Three points should be noted about such commemorations.

The first is that Belarus truly experienced a time of terror between 1941-45. Every family can still remember relatives and friends lost in the war. Though we are now four or five generations on, the memory, without doubt, lingers.

The second is that the memory has become distorted. Lukashenka has elevated the losses to one in three of the population. War losses in the territories that make up the current republic have risen accordingly in the official narrative from 1.8 million, a figure widely accepted for decades, to three million.

And thirdly, there is the startling omission of the Jewish Holocaust from the official propaganda. I visited the former death camp at Maly Trasianiec, east of Minsk, three years ago. It has been transformed into two memorial sites divided by the highway to the eastern city of Mahilou. The announcement at the entrance states that 206,500 people died here. It does not mention Jews.

Prior to the war, Jews made up a plurality of the population in most cities, as part of the Pale of Settlement territories within the Russian Empire: Hrodna, Minsk, Pinsk, Brest, and other cities were noted for their Jewish life. Of the original 1.8 million war losses, about one-third were Jews, victims of the Holocaust and the first target of Hitler’s regime.

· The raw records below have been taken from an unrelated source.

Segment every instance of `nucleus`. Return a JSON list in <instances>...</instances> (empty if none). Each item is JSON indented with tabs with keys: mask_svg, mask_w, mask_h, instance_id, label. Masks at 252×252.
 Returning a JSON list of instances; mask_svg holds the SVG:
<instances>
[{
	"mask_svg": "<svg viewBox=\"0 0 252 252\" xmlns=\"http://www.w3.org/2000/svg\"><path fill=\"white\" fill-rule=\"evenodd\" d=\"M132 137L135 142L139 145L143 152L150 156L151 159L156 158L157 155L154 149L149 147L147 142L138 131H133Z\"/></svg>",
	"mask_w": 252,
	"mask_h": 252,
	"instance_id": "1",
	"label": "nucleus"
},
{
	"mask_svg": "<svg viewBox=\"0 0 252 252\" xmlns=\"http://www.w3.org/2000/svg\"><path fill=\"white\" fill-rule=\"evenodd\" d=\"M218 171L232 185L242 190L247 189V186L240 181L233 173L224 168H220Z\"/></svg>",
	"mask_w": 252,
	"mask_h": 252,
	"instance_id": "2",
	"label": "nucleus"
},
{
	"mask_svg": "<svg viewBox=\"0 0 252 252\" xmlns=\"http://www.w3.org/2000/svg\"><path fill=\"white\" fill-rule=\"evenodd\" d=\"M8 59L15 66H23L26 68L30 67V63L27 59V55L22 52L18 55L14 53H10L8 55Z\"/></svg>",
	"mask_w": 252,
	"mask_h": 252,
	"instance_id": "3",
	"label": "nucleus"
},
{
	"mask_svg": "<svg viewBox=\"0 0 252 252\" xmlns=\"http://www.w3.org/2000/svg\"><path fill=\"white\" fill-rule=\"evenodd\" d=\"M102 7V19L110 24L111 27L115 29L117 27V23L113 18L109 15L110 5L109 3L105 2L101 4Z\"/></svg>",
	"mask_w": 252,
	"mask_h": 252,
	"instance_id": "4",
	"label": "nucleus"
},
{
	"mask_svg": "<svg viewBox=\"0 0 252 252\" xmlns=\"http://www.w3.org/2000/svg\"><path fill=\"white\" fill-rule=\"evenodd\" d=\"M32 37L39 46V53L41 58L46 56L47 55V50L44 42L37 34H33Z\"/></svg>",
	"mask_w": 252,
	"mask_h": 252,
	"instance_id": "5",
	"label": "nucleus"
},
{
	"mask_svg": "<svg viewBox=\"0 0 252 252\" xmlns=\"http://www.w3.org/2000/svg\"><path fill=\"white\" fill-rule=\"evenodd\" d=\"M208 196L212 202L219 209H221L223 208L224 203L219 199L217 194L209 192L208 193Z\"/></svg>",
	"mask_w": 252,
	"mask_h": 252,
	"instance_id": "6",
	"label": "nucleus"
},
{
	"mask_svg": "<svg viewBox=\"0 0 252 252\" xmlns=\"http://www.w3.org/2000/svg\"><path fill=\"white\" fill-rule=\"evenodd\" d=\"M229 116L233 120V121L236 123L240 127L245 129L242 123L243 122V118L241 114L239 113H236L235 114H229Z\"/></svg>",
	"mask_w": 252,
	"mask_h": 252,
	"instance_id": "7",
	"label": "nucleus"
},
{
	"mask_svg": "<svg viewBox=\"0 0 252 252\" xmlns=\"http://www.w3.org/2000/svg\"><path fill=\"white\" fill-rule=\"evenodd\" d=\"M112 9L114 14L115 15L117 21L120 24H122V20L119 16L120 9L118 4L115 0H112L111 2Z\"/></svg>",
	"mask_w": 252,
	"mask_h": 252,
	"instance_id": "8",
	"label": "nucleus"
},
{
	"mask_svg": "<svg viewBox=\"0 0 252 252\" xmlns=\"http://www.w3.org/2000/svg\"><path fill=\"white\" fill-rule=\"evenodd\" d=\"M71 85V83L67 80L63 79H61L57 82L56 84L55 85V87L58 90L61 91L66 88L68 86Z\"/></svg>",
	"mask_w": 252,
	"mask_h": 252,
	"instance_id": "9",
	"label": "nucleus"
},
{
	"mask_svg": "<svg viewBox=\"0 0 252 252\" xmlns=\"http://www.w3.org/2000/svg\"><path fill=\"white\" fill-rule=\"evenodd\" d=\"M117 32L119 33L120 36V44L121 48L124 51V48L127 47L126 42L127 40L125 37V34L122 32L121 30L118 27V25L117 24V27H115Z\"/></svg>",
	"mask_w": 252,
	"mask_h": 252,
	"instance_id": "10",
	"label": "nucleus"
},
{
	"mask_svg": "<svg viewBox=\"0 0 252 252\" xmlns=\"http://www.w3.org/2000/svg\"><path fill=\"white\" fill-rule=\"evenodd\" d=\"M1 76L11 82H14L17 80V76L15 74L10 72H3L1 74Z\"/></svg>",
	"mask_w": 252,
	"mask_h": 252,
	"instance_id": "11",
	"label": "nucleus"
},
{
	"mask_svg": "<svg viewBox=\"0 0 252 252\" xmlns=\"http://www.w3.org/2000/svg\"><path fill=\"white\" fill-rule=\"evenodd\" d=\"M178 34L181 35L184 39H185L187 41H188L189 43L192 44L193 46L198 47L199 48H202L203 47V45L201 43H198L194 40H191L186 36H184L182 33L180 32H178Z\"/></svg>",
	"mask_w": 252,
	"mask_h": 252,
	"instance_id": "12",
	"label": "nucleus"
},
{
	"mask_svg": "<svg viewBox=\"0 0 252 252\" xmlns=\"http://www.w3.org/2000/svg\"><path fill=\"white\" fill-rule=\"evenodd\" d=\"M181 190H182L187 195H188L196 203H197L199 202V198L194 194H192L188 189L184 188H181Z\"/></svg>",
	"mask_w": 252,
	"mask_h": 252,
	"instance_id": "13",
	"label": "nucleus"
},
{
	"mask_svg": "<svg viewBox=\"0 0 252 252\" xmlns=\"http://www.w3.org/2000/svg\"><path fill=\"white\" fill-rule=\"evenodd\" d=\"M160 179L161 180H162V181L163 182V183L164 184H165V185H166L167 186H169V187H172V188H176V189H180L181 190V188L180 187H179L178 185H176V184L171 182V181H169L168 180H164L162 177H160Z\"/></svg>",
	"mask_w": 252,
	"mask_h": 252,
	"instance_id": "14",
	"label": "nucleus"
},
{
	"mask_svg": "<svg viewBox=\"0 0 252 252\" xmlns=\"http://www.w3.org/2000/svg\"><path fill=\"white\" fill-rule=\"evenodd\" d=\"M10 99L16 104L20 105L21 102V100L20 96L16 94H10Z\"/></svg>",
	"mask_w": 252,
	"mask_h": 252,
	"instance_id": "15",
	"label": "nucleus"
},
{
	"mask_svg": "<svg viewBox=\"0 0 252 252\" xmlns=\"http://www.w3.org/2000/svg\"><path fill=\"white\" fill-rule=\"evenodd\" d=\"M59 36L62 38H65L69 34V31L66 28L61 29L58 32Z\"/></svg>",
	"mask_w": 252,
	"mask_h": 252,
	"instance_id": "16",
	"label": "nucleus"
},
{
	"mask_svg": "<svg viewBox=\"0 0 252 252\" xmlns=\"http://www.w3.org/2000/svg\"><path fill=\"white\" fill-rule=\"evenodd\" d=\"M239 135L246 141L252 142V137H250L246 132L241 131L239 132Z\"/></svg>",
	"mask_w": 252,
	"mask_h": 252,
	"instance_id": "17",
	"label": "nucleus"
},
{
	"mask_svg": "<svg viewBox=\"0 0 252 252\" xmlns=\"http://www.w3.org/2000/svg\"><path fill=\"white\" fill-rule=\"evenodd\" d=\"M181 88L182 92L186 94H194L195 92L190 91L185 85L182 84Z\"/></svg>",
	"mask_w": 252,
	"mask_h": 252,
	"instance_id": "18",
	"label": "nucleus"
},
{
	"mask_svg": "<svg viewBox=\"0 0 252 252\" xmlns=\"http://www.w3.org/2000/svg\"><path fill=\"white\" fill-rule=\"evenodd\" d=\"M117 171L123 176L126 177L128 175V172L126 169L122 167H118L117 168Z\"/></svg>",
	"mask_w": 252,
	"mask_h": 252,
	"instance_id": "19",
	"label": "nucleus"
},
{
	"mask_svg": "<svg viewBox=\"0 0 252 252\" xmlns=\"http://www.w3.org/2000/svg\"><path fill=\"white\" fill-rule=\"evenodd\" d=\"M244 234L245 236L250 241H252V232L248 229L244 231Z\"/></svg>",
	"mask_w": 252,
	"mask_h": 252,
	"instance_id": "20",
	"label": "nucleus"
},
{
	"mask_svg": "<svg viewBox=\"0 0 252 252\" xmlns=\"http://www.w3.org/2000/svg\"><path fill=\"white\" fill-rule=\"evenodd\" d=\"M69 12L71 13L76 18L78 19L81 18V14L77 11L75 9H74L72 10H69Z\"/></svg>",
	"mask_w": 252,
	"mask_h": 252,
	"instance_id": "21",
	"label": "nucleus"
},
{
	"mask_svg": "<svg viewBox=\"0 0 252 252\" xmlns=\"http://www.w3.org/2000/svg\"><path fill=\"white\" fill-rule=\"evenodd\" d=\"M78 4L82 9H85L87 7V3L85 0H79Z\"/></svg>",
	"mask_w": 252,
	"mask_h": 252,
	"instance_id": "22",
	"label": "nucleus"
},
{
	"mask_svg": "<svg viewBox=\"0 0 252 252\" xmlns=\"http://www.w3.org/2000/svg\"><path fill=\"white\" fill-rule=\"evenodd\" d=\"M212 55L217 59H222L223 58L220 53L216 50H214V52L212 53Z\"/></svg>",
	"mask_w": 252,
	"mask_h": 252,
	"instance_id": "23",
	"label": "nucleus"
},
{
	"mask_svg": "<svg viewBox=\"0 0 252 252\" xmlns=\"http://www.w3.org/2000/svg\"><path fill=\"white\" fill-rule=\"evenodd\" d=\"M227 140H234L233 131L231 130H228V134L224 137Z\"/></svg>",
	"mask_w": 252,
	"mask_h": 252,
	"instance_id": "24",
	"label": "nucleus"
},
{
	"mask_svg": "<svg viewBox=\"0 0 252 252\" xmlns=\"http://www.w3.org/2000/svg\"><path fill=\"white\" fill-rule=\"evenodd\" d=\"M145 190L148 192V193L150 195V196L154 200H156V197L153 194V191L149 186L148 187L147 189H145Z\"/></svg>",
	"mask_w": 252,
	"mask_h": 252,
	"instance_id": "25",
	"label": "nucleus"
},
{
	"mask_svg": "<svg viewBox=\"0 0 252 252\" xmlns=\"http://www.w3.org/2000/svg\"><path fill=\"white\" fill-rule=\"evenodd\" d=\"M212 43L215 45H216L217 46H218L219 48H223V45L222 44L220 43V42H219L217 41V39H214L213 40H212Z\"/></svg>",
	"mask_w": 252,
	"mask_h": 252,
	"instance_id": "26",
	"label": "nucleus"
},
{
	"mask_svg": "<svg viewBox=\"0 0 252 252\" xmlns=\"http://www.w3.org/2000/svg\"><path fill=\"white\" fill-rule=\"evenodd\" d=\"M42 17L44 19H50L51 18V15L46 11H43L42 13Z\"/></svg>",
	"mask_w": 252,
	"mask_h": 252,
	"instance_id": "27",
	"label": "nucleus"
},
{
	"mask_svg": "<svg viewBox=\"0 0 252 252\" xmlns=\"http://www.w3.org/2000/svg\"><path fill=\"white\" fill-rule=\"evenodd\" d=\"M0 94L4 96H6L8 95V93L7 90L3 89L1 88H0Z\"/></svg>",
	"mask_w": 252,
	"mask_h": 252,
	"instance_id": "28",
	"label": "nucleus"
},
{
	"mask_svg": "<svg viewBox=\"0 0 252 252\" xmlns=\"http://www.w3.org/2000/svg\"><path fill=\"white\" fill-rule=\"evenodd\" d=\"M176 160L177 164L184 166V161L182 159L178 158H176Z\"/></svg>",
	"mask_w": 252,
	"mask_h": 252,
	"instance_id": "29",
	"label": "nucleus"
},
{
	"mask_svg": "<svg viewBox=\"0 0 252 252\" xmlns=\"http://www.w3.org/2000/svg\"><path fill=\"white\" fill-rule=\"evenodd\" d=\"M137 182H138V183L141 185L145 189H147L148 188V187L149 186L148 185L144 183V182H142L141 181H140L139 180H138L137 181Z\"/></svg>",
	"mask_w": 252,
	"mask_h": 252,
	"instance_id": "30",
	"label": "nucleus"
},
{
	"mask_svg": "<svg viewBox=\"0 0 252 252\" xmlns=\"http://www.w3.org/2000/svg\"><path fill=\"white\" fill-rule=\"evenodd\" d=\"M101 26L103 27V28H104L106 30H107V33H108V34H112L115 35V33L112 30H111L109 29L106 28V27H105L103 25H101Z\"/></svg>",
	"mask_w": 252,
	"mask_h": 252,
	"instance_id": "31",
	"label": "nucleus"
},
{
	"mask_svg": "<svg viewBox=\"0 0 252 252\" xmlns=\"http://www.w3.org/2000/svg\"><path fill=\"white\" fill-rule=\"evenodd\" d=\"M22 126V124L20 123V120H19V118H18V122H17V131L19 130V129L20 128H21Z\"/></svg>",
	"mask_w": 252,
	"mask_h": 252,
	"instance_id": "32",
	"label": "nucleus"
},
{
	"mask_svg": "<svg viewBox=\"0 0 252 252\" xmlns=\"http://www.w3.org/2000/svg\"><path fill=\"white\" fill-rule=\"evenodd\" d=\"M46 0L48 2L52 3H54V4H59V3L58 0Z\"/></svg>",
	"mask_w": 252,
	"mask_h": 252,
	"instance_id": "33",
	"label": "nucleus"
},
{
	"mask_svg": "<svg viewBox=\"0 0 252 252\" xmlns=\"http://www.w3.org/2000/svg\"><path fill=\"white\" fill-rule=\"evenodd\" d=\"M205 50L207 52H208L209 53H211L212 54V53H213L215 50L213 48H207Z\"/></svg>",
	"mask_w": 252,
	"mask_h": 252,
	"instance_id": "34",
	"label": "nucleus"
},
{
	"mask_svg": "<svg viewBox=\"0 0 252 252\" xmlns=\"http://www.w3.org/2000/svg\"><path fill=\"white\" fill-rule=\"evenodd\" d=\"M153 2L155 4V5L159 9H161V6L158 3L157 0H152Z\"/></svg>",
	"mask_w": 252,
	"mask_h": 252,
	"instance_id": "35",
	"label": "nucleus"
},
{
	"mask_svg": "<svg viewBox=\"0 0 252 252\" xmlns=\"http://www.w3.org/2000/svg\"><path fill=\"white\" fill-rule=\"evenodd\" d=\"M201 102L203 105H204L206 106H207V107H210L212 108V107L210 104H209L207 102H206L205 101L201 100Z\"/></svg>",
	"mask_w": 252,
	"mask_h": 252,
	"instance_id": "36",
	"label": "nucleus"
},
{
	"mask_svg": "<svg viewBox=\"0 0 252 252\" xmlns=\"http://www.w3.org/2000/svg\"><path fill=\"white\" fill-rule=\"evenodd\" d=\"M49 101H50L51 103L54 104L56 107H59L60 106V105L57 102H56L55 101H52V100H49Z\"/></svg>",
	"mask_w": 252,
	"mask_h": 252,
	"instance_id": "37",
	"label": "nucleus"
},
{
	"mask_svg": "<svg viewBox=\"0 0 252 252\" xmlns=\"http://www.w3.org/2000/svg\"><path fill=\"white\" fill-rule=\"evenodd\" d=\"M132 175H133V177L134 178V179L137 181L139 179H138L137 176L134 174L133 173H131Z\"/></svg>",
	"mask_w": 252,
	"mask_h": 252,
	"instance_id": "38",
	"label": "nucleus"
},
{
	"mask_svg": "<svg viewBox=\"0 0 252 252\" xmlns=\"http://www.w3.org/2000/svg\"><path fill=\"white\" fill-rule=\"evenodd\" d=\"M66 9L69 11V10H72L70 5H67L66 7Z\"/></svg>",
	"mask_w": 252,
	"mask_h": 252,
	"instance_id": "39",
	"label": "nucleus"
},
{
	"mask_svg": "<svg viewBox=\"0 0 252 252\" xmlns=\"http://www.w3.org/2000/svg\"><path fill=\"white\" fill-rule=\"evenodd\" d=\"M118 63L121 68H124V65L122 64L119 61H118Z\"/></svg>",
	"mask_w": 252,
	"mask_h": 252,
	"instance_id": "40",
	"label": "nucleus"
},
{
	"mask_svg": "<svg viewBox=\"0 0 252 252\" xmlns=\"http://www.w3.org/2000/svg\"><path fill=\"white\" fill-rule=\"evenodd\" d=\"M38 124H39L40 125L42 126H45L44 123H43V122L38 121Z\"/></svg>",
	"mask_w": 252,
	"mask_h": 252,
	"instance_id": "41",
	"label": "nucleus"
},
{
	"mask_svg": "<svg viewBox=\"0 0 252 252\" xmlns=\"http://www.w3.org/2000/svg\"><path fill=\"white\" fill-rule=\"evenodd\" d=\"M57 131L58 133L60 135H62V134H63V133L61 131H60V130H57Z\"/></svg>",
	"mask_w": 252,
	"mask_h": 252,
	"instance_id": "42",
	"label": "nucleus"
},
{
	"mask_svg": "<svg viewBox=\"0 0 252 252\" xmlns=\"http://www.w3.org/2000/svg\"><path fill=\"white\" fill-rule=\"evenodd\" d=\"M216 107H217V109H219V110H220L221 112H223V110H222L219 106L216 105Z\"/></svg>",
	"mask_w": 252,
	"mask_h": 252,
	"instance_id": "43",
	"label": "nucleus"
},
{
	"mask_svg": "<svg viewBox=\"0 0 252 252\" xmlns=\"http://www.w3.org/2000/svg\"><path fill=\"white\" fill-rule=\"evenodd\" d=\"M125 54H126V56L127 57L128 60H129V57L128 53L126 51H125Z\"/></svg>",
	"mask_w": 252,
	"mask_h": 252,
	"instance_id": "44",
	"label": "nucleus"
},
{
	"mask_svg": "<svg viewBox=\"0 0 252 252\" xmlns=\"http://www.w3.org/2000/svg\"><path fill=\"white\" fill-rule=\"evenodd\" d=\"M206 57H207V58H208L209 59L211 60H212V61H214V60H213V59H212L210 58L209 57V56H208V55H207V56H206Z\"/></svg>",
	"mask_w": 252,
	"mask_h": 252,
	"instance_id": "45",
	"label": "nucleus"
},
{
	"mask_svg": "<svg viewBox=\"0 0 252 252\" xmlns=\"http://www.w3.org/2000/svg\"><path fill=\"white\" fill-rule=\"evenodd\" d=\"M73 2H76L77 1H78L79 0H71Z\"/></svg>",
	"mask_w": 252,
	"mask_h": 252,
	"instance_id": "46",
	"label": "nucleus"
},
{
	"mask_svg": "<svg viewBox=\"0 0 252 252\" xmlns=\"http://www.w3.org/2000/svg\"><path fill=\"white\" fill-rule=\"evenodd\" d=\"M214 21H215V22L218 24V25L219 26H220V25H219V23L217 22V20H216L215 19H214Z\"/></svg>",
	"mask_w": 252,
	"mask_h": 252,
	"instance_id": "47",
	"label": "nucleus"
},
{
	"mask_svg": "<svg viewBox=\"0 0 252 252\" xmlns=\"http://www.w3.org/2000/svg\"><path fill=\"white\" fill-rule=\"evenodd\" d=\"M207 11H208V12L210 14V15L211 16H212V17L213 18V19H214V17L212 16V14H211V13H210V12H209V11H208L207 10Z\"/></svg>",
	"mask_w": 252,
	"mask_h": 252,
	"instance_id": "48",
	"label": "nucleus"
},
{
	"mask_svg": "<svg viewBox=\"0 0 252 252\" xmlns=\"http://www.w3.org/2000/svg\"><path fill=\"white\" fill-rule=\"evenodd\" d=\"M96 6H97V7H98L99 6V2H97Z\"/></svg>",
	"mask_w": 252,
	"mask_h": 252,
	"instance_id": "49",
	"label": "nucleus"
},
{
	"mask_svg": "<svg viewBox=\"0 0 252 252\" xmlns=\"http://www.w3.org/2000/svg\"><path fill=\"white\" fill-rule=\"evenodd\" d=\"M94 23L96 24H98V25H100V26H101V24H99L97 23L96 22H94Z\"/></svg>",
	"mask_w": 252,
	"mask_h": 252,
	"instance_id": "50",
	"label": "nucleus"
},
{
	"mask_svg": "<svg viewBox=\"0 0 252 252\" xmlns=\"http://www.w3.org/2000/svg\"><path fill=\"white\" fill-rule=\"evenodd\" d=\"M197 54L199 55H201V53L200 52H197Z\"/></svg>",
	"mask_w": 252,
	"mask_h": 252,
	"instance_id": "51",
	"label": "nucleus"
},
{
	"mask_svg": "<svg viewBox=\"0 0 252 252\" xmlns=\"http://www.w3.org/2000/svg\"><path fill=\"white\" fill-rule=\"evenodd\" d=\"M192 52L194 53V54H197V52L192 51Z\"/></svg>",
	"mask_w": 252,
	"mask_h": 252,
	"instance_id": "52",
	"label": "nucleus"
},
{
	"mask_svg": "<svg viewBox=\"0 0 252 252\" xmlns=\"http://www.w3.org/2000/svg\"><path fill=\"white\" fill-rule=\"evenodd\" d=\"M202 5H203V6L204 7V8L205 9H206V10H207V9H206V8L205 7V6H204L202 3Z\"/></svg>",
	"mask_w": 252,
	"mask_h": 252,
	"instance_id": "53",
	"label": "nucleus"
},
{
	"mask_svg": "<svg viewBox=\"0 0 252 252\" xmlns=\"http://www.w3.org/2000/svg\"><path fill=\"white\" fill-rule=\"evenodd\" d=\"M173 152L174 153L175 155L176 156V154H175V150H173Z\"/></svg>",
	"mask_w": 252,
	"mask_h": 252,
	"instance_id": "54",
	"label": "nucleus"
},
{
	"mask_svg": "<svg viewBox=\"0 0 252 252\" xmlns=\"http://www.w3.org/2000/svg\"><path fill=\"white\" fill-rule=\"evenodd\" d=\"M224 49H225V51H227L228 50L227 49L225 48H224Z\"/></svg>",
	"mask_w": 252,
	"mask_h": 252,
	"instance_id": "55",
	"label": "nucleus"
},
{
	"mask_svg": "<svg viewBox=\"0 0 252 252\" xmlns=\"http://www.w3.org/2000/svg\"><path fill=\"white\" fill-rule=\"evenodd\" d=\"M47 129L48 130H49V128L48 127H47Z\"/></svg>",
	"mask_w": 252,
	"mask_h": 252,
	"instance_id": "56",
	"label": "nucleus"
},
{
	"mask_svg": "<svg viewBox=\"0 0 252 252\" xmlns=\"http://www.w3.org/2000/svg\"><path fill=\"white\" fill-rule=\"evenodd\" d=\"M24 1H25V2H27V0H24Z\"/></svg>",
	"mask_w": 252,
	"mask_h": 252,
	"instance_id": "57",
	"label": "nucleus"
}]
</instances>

The largest partisan unit was Jewish too, the renowned Bielski brigade. At Maly Trascianiec, families of European Jews killed there have tied paper ribbons bearing the names of their ancestors to trees. The newest memorial was funded by the Austrian, German, Polish and other governments, not by Belarus.

Lukashenka has taken the war theme to new heights. In 2022, he announced research into the ‘genocide of Belarusians,’ which he declared to be a topic ignored until recently. Headed by the Prosecutor-General of Belarus, Andrei Shved, a campaign has begun to track down the perpetrators of atrocities against Belarusians, and 400 names have allegedly been discovered.

In this way, not only is the war memory kept afloat at a time when Lukashenka is struggling for survival, it also further undermines the memory of the Jewish Holocaust, already largely ignored officially. The victims are now exclusively Belarusians.

The list of perpetrators will no doubt include Belarusian nationalists who will be linked to contemporary opposition movements. But the war is a safe topic for the much-maligned regime, and as legend supersedes legend, new versions of the past are constantly created.

The Year of Historical Memory should be seen for what it is: a propaganda exercise to legitimise a brutal regime, one that relies on force and terror to remain in power.